Betreft het een andere belastingzaak (bijvoorbeeld een zaak waarbij een heffingsambtenaar van een gemeente of een samenwerkingsverband partij is), dan kan het hoger beroep uitsluitend worden ingesteld door verzending van een brief aan het gerechtshof Arnhem-Leeuwarden (belastingkamer), Postbus 9030, 6800 EM Arnhem.
Bij het instellen van het hoger beroep dient het volgende in acht te worden genomen:
1. bij het hogerberoepschrift wordt een afschrift van deze uitspraak overgelegd;
2 - het hogerberoepschrift moet, indien het op papier wordt ingediend, ondertekend zijn. Verder moet het ten minste het volgende vermelden:
a. de naam en het adres van de indiener;
b. de datum van verzending;
c. een omschrijving van de uitspraak waartegen het hoger beroep is ingesteld;
d. de redenen waarom u het niet eens bent met de uitspraak (de gronden van het hoger beroep).

Voetnoten

1.Vgl. Afdeling Bestuursrechtspraak van de Raad van State 19 november 2014, ECLI:NL:RVS:2014:4129, punt 5.1.

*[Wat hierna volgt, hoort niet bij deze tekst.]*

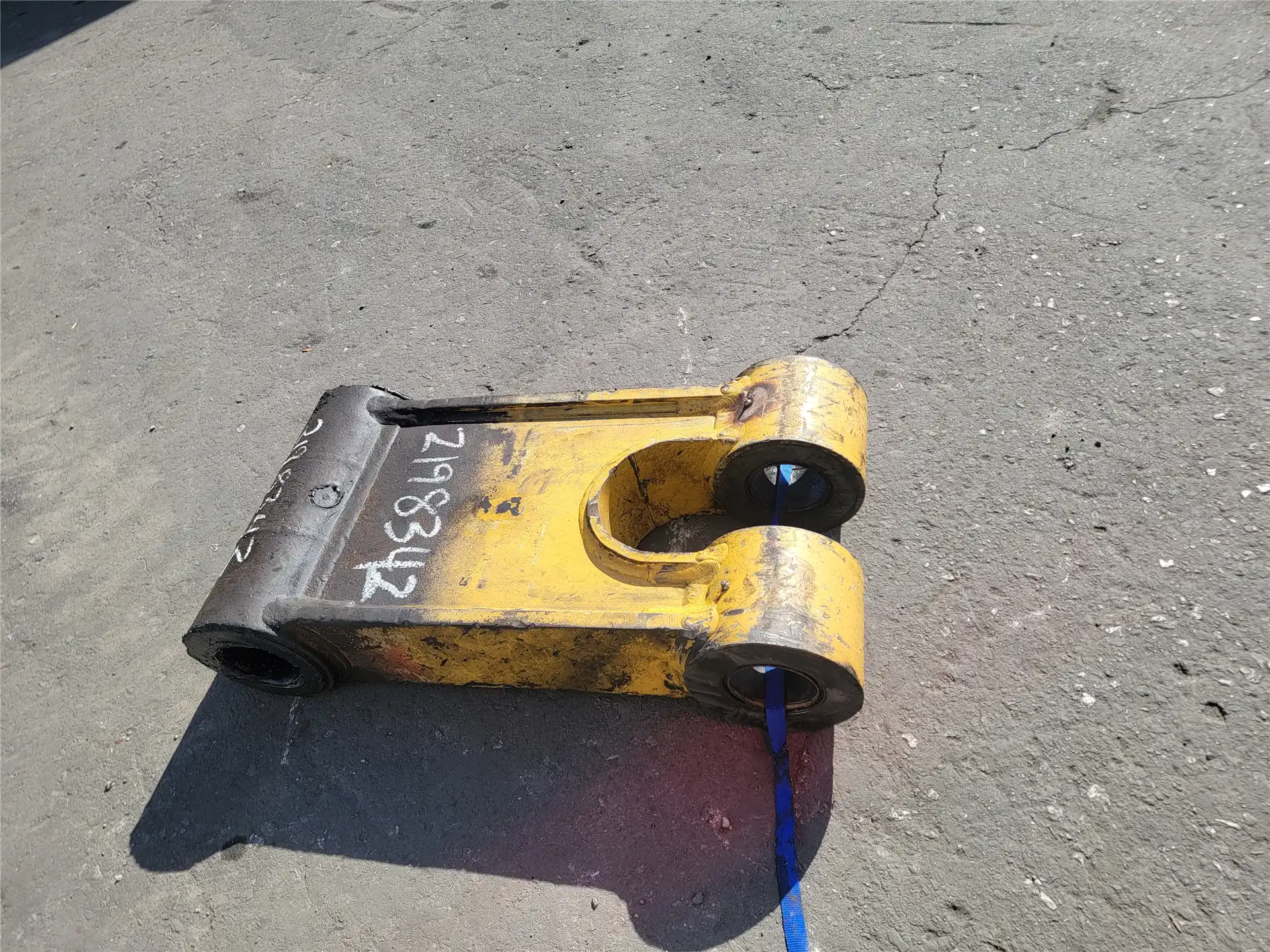 USED H LINK indicator image 1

2.Artikel 94 van de Grondwet.
3.Artikel 8:41, derde lid, van de Awb.
6.Rechtbank Den Haag 6 januari 2015, ECLI:NL:RBDHA:2015:753 en Rechtbank Den Haag 15 juni 2016, ECLI:NL:RBDHA:2016:12971.
7.Gerechtshof Den Haag 16 juni 2017, ECLI:NL:GHDHA:2017:1643.
8.Kamerstukken II 2016/2017, 34548, nr. 23.